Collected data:
___

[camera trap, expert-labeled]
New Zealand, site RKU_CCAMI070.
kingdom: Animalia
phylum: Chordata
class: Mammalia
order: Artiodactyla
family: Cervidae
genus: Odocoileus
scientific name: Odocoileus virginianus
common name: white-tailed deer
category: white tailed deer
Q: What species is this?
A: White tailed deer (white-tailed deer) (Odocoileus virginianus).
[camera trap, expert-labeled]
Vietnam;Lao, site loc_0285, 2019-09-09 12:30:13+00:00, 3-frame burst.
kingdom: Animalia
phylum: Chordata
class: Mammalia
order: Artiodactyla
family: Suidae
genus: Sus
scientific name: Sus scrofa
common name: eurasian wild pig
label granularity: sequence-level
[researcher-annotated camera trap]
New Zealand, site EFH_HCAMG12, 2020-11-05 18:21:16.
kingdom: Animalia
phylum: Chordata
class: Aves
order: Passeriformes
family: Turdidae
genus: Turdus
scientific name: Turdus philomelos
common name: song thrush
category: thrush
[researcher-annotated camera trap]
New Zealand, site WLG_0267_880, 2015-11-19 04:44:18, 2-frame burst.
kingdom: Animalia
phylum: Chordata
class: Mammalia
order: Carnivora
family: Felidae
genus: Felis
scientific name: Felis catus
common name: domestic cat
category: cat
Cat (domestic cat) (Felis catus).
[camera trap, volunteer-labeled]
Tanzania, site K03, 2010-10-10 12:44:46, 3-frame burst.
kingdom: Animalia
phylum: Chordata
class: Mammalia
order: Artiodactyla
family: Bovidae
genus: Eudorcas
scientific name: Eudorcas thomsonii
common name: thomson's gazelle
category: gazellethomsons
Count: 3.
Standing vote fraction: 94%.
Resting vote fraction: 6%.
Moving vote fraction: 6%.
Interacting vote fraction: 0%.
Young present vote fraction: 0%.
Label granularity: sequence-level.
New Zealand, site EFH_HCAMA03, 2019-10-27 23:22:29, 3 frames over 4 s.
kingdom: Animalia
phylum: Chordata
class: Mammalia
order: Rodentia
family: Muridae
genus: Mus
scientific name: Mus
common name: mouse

___

What is needed :: Using the exact wording, transcribe all the records above.

Answer below ::
[camera trap, expert-labeled]
New Zealand, site RKU_CCAMI070.
kingdom: Animalia
phylum: Chordata
class: Mammalia
order: Artiodactyla
family: Cervidae
genus: Odocoileus
scientific name: Odocoileus virginianus
common name: white-tailed deer
category: white tailed deer
Q: What species is this?
A: White tailed deer (white-tailed deer) (Odocoileus virginianus).
[camera trap, expert-labeled]
Vietnam;Lao, site loc_0285, 2019-09-09 12:30:13+00:00, 3-frame burst.
kingdom: Animalia
phylum: Chordata
class: Mammalia
order: Artiodactyla
family: Suidae
genus: Sus
scientific name: Sus scrofa
common name: eurasian wild pig
label granularity: sequence-level
[researcher-annotated camera trap]
New Zealand, site EFH_HCAMG12, 2020-11-05 18:21:16.
kingdom: Animalia
phylum: Chordata
class: Aves
order: Passeriformes
family: Turdidae
genus: Turdus
scientific name: Turdus philomelos
common name: song thrush
category: thrush
[researcher-annotated camera trap]
New Zealand, site WLG_0267_880, 2015-11-19 04:44:18, 2-frame burst.
kingdom: Animalia
phylum: Chordata
class: Mammalia
order: Carnivora
family: Felidae
genus: Felis
scientific name: Felis catus
common name: domestic cat
category: cat
Cat (domestic cat) (Felis catus).
[camera trap, volunteer-labeled]
Tanzania, site K03, 2010-10-10 12:44:46, 3-frame burst.
kingdom: Animalia
phylum: Chordata
class: Mammalia
order: Artiodactyla
family: Bovidae
genus: Eudorcas
scientific name: Eudorcas thomsonii
common name: thomson's gazelle
category: gazellethomsons
Count: 3.
Standing vote fraction: 94%.
Resting vote fraction: 6%.
Moving vote fraction: 6%.
Interacting vote fraction: 0%.
Young present vote fraction: 0%.
Label granularity: sequence-level.
New Zealand, site EFH_HCAMA03, 2019-10-27 23:22:29, 3 frames over 4 s.
kingdom: Animalia
phylum: Chordata
class: Mammalia
order: Rodentia
family: Muridae
genus: Mus
scientific name: Mus
common name: mouse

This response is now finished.